そして一点目により、今日v2になっているCSF*3につながりました。

そして改めて気づきましたが「Cyber Security」ではなく「Cybersecurity」なのですね。また、「Information Security」はCISOやFederal Chief Information Securityといった名詞の一部ではでてきますが、「Cybersecurity」のように大統領令のタイトルそのもにでてくることがありません。

EO13681: Improving the Security of Consumer Financial Transactions (2014)

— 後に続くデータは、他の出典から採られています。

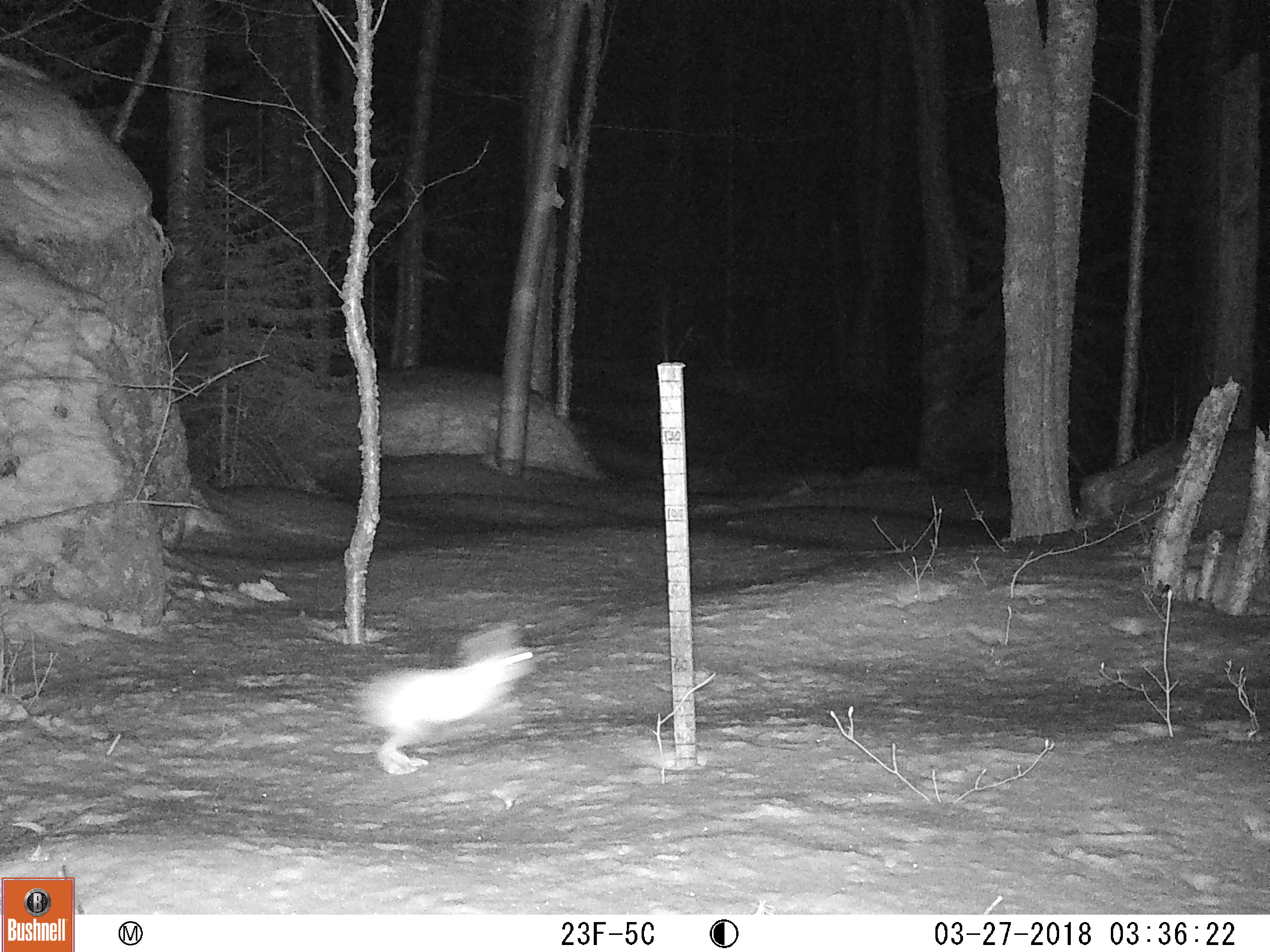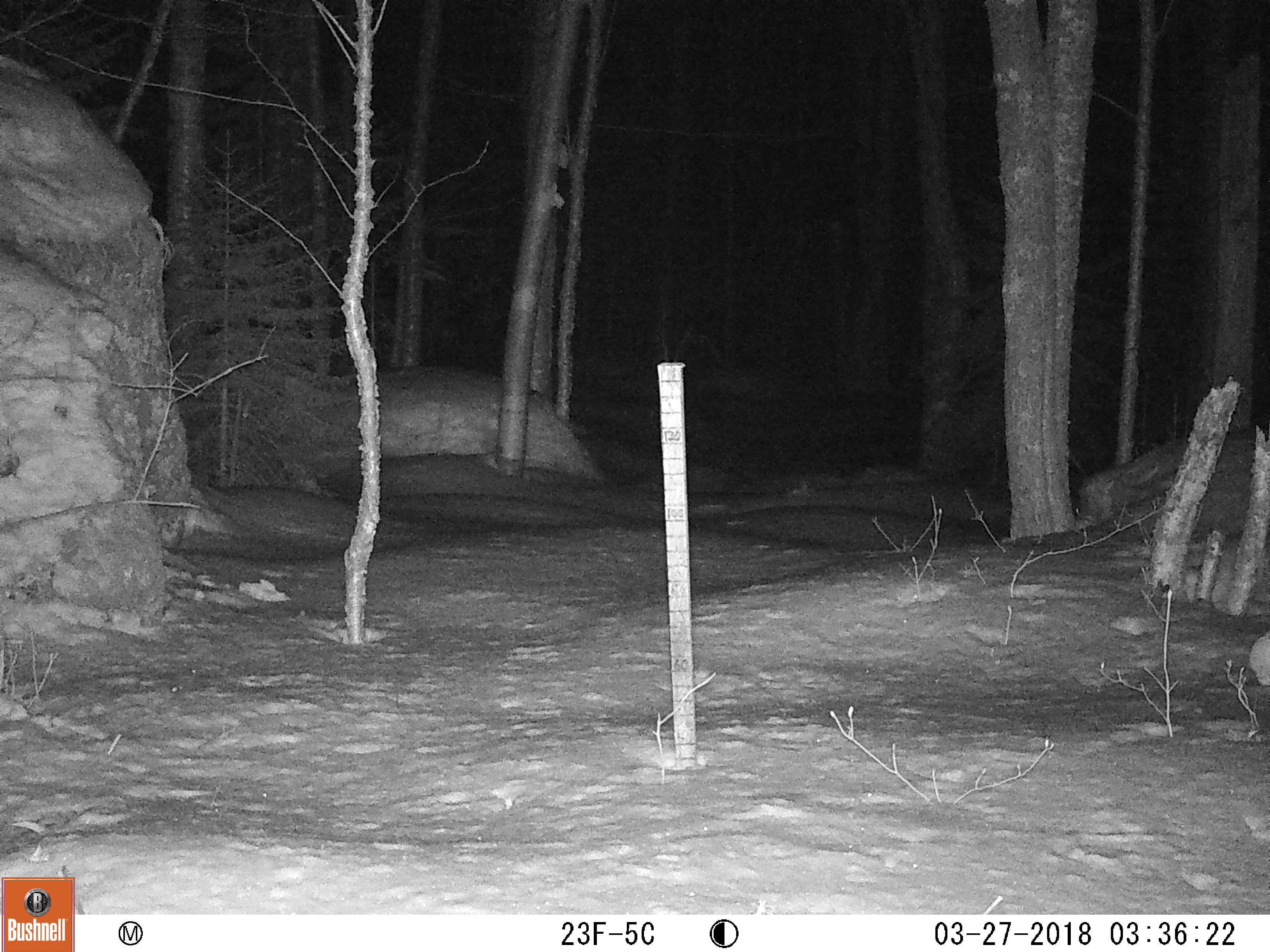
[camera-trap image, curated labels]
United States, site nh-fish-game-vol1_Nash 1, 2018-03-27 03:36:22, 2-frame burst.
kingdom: Animalia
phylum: Chordata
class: Mammalia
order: Lagomorpha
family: Leporidae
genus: Lepus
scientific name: Lepus americanus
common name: snowshoe hare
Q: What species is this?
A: Snowshoe hare (Lepus americanus).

Identity Theftに端を発する不正カード利用などの背景から、金融機関のデータセキュリティ標準の向上や支払い技術の向上をするための大統領令です。この大統領令の先進的な点としては、今の多要素認証を指すであろう「multiple factors of authentication」及び身元確認(identity proofing)を市民の個人データにアクセスする際に必須化するよう命じていることです。

これはNIST SP800-63「Digital Identity Guidelines」*4でも言及されています。

EO13691: Promoting Private Sector Cybersecurity Information Sharing(2015)

民間セクターのサイバーセキュリティ情報共有を促進することを目的とし、サイバーセキュリティリスクとインシデントに関する情報を共有するための情報共有および分析組織(Information Sharing and Analysis Organization, ISAO)の設置を推奨しています。ISAC(Information Sharing and Analysis Center)との違いは特定の産業セクターに焦点を当ているか否かです。あまり日本国内でISAOは普及してないかも?

EO13718: Commission on Enhancing National Cybersecurity(2016)

最も緊急度の高いサイバーセキュリティ上の課題を特定し、これらの課題に対処するための戦略を提案し、アウェアネスと教育を推進する 国家サイバーセキュリティ強化委員会を設置する大統領令です。 委員会は、大統領が指定したサイバーセキュリティ、デジタル経済、法執行、IT 技術等に関する知識・経験を持つ 12 名の委員から構成されます*5。実際の構成員のリストはこちらです(Wikiで恐縮です)。

この委員会の一つの成果物として「Report on Securing and Growing the Digital Economy」があります。 このレポートは次の6つの課題に対し、16の勧告と53の行動計画を提案しました。

  1. 情報インフラストラクチャーとデジタルネットワークの保護、防衛、セキュリティ強化
  2. デジタルネットワークとデジタル経済のセキュリティと成長のための投資の革新と加速
  3. エンドユーザーをデジタル時代に適応させる
  4. サイバーセキュリティワークフォースの能力を構築する
  5. 政府をデジタル時代に効果的に、安全に機能させる
  6. オープンで、公平、競争的、安全なグローバルデジタル経済を確保する

一旦、前編は以上です。

おまけ

世界的にはCybersecurity Frameworkの参照数が圧倒的ですが、日本ではNIST SP800-171が多く参照されてるようです。